## Exercise goal
Output the full listing below exactly, without the pictures.

## Data rows
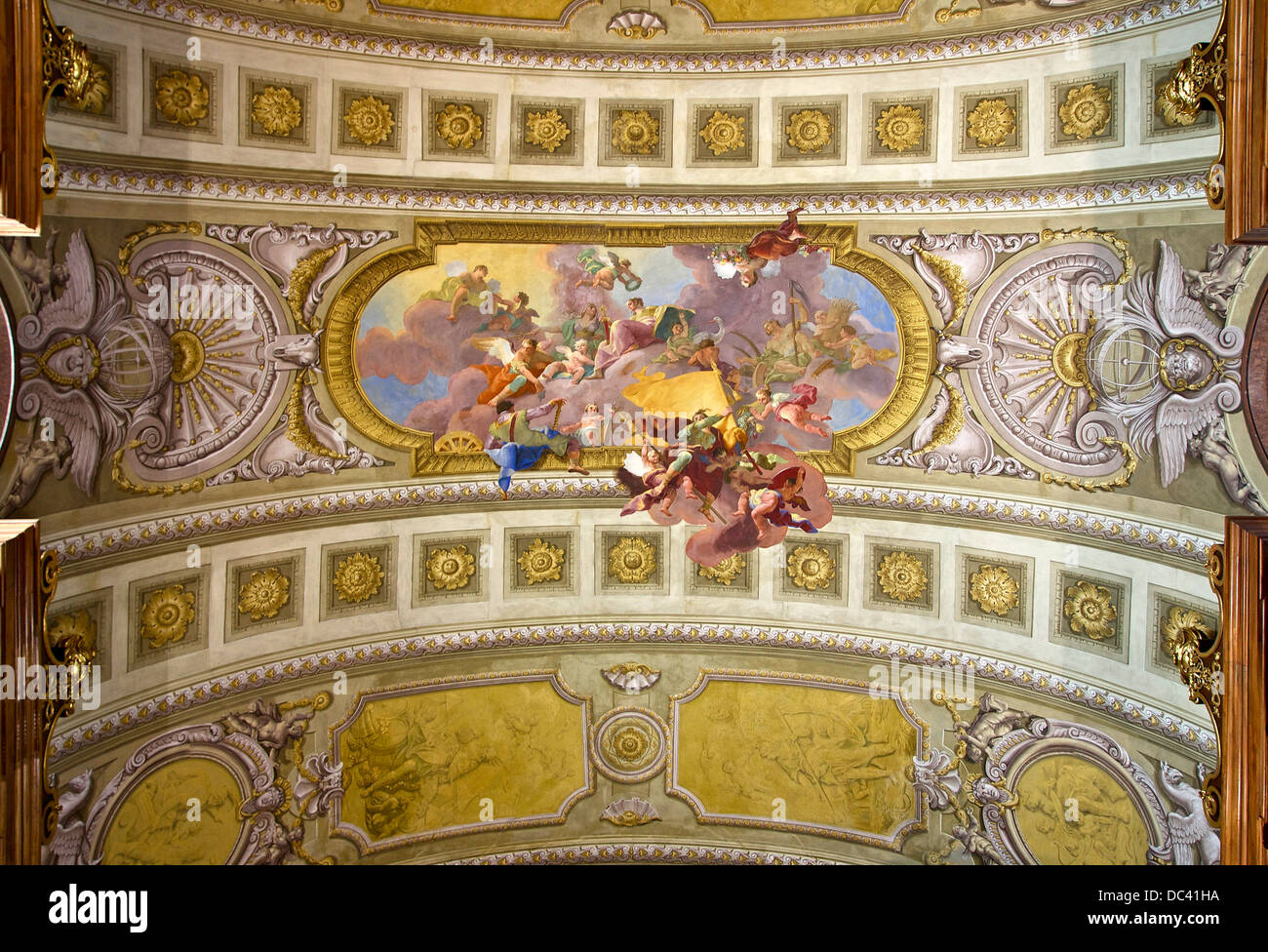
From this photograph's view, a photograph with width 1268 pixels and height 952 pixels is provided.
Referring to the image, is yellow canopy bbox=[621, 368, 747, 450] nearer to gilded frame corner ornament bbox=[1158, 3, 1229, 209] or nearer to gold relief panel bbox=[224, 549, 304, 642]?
gold relief panel bbox=[224, 549, 304, 642]

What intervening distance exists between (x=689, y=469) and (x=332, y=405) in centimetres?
418

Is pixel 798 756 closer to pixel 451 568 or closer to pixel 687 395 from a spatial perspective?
pixel 687 395

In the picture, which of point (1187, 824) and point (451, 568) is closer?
point (1187, 824)

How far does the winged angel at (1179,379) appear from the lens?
28.9ft

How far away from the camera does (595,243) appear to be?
1046cm

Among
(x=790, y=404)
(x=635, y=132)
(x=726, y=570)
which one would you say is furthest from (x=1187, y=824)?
(x=635, y=132)

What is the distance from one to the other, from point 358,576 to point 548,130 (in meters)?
5.65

## Answer in full
From this photograph's view, a photograph with width 1268 pixels and height 952 pixels is provided.
Referring to the image, is yellow canopy bbox=[621, 368, 747, 450] nearer to gilded frame corner ornament bbox=[1158, 3, 1229, 209] or nearer to gold relief panel bbox=[224, 549, 304, 642]?
gold relief panel bbox=[224, 549, 304, 642]

What intervening distance exists between (x=689, y=469) and (x=332, y=405) in centimetres?
418

Is pixel 798 756 closer to pixel 451 568 or closer to pixel 687 395 from a spatial perspective?
pixel 687 395

In the picture, which of point (1187, 824) and point (451, 568) is closer?
point (1187, 824)

How far does the winged angel at (1179,379) appear from the lens?
28.9ft

How far away from the camera does (595,243) appear to be?
1046cm

Among
(x=790, y=404)
(x=635, y=132)
(x=726, y=570)
which one would you say is furthest from (x=1187, y=824)?
(x=635, y=132)

What is the distance from one to the other, from point 358,576 to point 548,130 (in meters)?
5.65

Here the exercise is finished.